Nature As Inspiration in Garden Design
Designing with nature requires the designer to develop heightened awareness, not just of suitable plants for a specific location, but of climate, prevailing wind direction, exposure, aspect, gradient, soil type, indigenous vegetation, geology, threats from animals domestic and wild and the site’s general ambience and atmosphere.
Every garden is unique and your job is to recognise, explore and exploit this genius loci – sense of place. Such wide-ranging knowledge will equip you with the confidence to make selective decisions about the garden you are employed to transform, or optimise. Nature can be a great help. Use it. Make notes on-site about every detail, positive or negative, problematical or inspirational. You will learn to look for these vital signs and keep a checklist handy. These are the building blocks that will inform every decision you make during the design process.
A fundamental precept of designing with nature is to work with it, not against it. Not everyone recognises that it’s a bad idea to site a pond on top of a hill – ponds naturally occur in sunken areas, usually drained from higher land – or to attempt a tropical garden in a frost pocket.
If you are commissioned to design a garden in a rural setting, aim to fit the garden comfortably within the surrounding landscape. Echo in your ground plan or in the shapes of plant groupings the patterns, rhythms and colours of rolling farmland , outlines of hills or mountains, or the vertical shapes of tree trunks in a woodland setting.

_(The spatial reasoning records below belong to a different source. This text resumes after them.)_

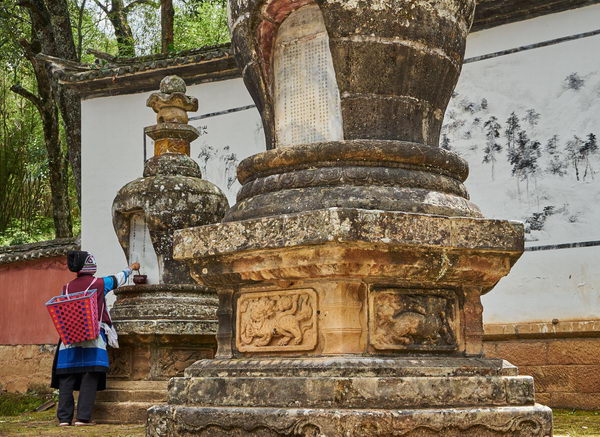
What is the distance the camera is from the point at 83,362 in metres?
7.00

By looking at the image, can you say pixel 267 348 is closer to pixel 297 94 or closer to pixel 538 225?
pixel 297 94

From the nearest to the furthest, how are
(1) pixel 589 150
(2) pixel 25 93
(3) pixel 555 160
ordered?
(1) pixel 589 150
(3) pixel 555 160
(2) pixel 25 93

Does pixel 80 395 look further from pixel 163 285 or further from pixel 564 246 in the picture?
pixel 564 246

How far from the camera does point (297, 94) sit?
4285 millimetres

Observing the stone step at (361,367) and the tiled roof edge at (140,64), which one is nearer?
the stone step at (361,367)

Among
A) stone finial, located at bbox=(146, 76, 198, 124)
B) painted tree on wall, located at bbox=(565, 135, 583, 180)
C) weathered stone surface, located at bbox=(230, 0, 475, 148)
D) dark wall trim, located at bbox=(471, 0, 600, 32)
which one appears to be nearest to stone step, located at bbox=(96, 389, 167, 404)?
stone finial, located at bbox=(146, 76, 198, 124)

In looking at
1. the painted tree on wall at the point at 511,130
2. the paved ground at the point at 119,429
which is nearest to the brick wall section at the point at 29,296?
the paved ground at the point at 119,429

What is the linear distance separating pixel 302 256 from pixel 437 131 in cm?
111

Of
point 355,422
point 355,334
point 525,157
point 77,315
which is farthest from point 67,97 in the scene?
point 355,422

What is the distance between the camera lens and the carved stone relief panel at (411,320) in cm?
365

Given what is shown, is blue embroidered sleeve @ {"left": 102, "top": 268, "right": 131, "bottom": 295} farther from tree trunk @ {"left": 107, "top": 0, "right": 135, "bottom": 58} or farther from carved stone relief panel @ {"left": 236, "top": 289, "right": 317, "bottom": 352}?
tree trunk @ {"left": 107, "top": 0, "right": 135, "bottom": 58}

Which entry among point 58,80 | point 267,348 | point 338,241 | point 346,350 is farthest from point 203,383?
point 58,80

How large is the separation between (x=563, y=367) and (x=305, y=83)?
549cm

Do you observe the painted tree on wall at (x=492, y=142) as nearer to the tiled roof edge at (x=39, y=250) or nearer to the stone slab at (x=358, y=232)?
the stone slab at (x=358, y=232)
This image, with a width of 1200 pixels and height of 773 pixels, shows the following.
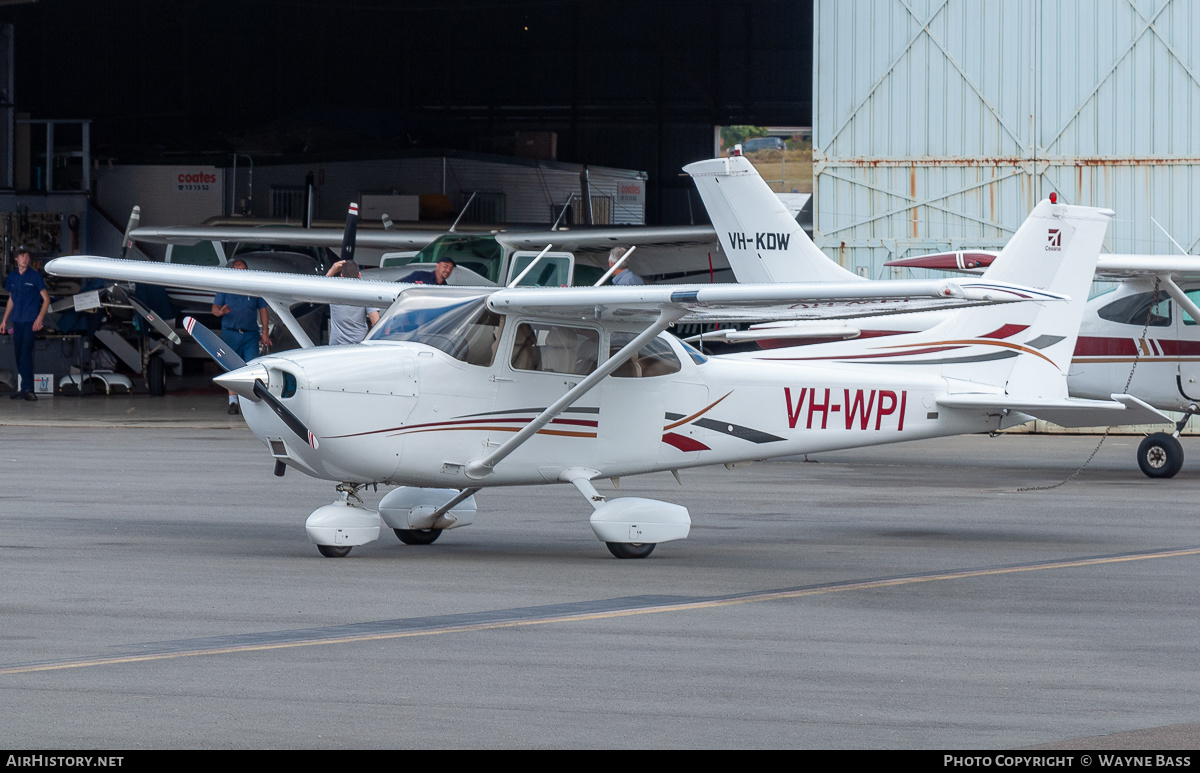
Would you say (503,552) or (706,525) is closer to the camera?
(503,552)

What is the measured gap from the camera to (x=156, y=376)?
21453 millimetres

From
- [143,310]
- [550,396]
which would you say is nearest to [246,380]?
[550,396]

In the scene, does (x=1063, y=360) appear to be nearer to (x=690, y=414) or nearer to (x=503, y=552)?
(x=690, y=414)

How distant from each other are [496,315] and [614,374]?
812 millimetres

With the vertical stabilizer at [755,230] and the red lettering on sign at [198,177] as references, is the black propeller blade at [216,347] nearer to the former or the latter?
the vertical stabilizer at [755,230]

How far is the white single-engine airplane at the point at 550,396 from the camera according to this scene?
333 inches

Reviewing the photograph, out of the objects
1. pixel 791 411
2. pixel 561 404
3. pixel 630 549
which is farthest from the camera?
pixel 791 411

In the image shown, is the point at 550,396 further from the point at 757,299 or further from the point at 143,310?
the point at 143,310

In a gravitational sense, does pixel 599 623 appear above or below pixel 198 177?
below

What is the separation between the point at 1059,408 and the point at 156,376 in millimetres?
14297

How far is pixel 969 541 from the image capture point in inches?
396

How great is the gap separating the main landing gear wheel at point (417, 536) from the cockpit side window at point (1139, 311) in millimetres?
8006

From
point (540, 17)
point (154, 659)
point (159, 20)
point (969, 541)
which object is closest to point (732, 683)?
point (154, 659)

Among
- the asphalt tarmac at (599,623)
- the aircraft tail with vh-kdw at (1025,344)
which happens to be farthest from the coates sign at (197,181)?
the aircraft tail with vh-kdw at (1025,344)
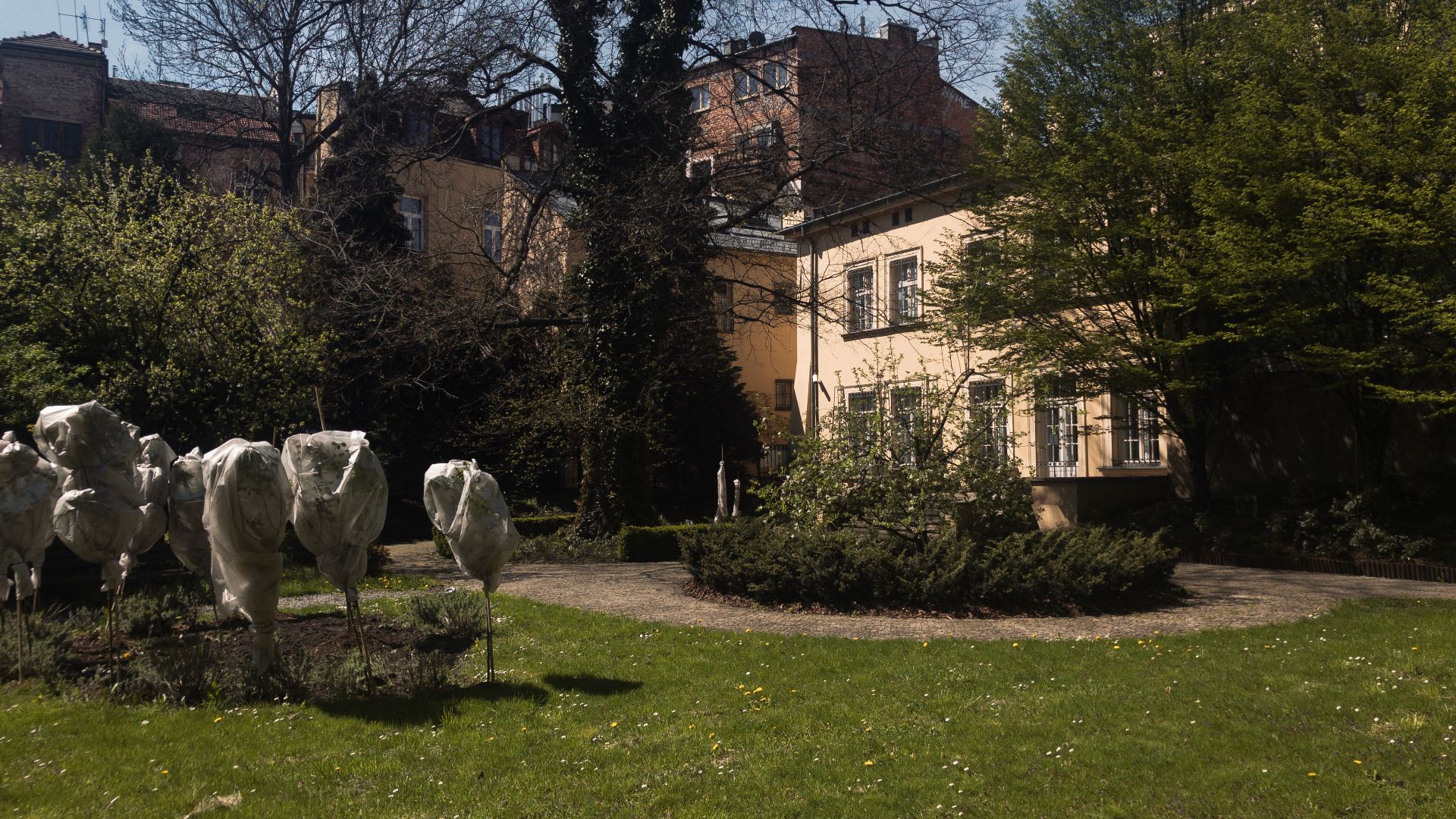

Harness the light-giving properties of water to reflect changing cloud patterns via ponds, brimming half barrels or even just a few judiciously sited wide, shallow stone or metal bowls. If there are windblown dunes of marram grass nearby, borrow this look, planting cultivated grasses that move with the breeze – another natural element. If the site is boggy and badly drained you don’t need to persuade your clients to spend thousands of pounds drying it out.
Forget rose gardens, and herbaceous borders and go with the flow, quite literally. Ensure the soil is not sour or compacted and create a wetland garden. Your expertise in gaining your client’s confidence is essential, as they may have fixed ideas as to what they want, but scant appreciation of the hassle and cost of achieving sometimes unrealistic or over-ambitious aims.
Houses on new or established suburban estates may not reveal any immediate natural characteristics, so can be treated more or less in isolation. However the same guidelines apply to the specific properties of the site. A small patch of soil or lawn (often containing hidden builders’ rubble – beware!) can hide several different challenges – from wet to dry, acid to alkaline, shaded to sunny, sheltered to exposed.
All of these occur more or less naturally and must be observed and respected or corrected. But don’t make more work for yourself and more expense for your client if it isn’t necessary. You can still achieve a design that delights both of you.